Köylerdeki alışkanlıkları çevreye duyarsızlık “eski hamam eski tas” şeklinde gitmemeli.Her gün kentlere gelip giden köylülerimiz kendi imkanlarıyla kaldıkları mekanları düzenli huzur verici bir ortama getirmeli.
Bak devletimiz gereken desteği veriyor.
Onların da kendi imkanlarıyla yapacakları düzenlemelerle köyle park haline dönüşebilir.
---------------------------------------------------------------------------------------------------
BAZI KÖYLER DEVLET HİZMETİNDEN MAHRUM EDİLMEMELİ
Devletimiz kanalıyla köy yolları yapıldı.
Bununla köyler güzellik kazandı, daha yaşanır duruma geldi.
Köylerimizde bazı insanlarımız bu güzelliklere güzellik katma çabasında: Bu arada Uzunköprü’nün bir sınır köyünün köy yollarının yapılması için gerekli malzemeden yoksun kalması köylülerin tepkisene neden oluyor. Köy halkı ile konuştuğumuzda “ Başka köylerin yıllarının yapılması için yeterince paket taşı verildi. Hatta yapılması için de yardım da sağlandı.
Bizim köyümüz il sınırlarının kenarında olduğu için olacak ki köyümüzün yollarının yapımı için aynı imkan sağlanmadı.
Mahalli seçimler öncesi bir miktar malzeme geldi. Onlar yol yapımında kullanıldı yeterli olmadı . Köyün yarısı bu hizmetten yoksun kaldı . Şimdi köyün yollarının yarısına karo taşı döşendi. Diğer yarısı ise kış aylarında yollardan çamur içinde yürümek zorunda kalıyor.
Köy halkı arasında bu huzursuzluk yaratıyor.Neden bizim köyümüz yollarının yapılması için yeterli imkan sağlanmadı. Bazı köylere gereğinden fazla sağlanan imkanlar Çavuşlu köyü gibi bugüne kadar devlete merasından çıkan kömürü ile artı değer sağlayan bir köye bu imkanlar çok görüldü.
Bunu hazmedemiyoruz.
Buradan yetkililere bir kez daha seslenmek istiyoruz.

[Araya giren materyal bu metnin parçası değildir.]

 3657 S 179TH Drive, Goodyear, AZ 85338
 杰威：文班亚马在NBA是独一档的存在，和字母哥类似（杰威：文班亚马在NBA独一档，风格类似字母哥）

Diğer köylere sağlanan imkanlar neden bizim köyümüzden esirgendi?
Bunun yanıtını bekliyoruz” diye tepkilerini ilettiler.
Merak edenler varsa Uzunköprü’nün bu sınır köyüne gidip kahvelerde bu konu hakkında köylülerin tepkilerini dinleyebilirler.
Hatırlatırım.
------------------------------------------------------------------------------------------------------------------------------
TASLAK OLARAK YARATILMIŞ
Kocası karısına öfke ile sordu:-“ Erkeğin önemi şundan belli ki, Cenabı Hak bile onu kadından önce yaratmış.”
Erkeğin bu konuşması üzerine karısı hemen cevabı yapıştırdı.
“Şaşarım aklına, bir sanat eseri yaratmak için önceden bir taslak yapmanın adet olduğunu bilmiyor musunuz?
****************************************************************
BORÇ MESELESİ
Mişon’un Salamon’a bin lira borcu vardı. Bu yüzden de geceleri uyku uyuyamıyordu.
Bir gecen borçlu olduğu Salamon’un kapısını çaldı.
“Salamon” dedi.” Benim sana bin lira borcum vardı ya…Onu ödemeyeceğim,,,”
Salamon:
“Neden kuzum?”
“Neden olacak? Bugüne kadar benim gözüme uyku girmedi. Bundan sonra da senin gözüne uyku girmesin"
------------------
ÖZLÜ SÖZ
Uyuyan insanı uyandırabilirsiniz. Uyanmak istemeyen insanları uyandırmak mümkün değildir.